Stored data
'''
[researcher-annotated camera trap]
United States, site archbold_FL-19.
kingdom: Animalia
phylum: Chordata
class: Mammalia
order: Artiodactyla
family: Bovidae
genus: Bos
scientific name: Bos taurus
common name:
'''
## INSTRUCTIONS TO FOLLOW
Whatever appears in the data above should be set down again exactly.

## WRITTEN RESPONSE
[researcher-annotated camera trap]
United States, site archbold_FL-19.
kingdom: Animalia
phylum: Chordata
class: Mammalia
order: Artiodactyla
family: Bovidae
genus: Bos
scientific name: Bos taurus
common name:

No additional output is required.